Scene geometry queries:
┄┄┄┄┄┄┄┄┄┄

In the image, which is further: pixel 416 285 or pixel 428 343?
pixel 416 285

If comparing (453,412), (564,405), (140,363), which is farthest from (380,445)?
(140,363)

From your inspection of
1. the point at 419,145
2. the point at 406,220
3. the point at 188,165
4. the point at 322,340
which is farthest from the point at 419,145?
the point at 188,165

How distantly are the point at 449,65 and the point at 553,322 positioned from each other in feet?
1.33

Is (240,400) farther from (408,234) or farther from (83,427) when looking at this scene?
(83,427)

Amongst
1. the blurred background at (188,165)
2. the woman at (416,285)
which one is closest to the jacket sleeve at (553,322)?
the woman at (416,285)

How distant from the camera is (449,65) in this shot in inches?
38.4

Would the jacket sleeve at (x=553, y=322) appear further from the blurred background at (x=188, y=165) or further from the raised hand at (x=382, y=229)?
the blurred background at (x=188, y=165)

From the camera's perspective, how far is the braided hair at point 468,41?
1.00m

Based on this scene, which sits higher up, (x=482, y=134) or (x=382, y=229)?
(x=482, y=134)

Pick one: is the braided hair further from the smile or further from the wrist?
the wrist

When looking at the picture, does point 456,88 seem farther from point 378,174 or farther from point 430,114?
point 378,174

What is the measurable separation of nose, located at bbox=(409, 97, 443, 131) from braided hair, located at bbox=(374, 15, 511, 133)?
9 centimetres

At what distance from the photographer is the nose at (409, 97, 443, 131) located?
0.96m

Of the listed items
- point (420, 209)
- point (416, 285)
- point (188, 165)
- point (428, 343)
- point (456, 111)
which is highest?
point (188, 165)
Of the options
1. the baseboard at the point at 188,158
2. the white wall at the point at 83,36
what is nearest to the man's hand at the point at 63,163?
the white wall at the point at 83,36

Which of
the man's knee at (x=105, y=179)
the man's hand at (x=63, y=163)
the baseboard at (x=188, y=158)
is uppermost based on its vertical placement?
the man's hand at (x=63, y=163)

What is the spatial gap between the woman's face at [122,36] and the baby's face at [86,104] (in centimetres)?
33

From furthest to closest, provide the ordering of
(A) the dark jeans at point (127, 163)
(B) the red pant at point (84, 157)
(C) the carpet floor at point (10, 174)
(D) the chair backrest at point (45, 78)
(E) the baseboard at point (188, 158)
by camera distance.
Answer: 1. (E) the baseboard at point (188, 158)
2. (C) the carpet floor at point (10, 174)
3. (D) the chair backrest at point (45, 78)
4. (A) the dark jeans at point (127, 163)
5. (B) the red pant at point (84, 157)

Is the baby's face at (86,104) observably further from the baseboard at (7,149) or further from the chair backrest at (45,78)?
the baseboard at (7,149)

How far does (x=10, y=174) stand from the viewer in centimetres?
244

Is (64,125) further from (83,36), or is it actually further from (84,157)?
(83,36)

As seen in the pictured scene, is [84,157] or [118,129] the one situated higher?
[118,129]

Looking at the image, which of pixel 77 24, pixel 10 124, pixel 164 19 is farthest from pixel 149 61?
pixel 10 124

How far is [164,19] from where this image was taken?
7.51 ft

┄┄┄┄┄┄┄┄┄┄

- _Stated task_:
Write out the material again from the line containing "As seen in the" through its end, inclusive. Offset every number in the answers, both the coordinates and the distance, by adding 32, and leave all other lines unchanged.

- _Written reply_:
As seen in the pictured scene, is [84,157] or [118,129] the one situated higher?
[150,161]

Looking at the image, which of pixel 77 24, pixel 10 124, pixel 164 19 is farthest from pixel 149 61?
pixel 42 156

How far is [164,19] from where this image was taken?
39.51 ft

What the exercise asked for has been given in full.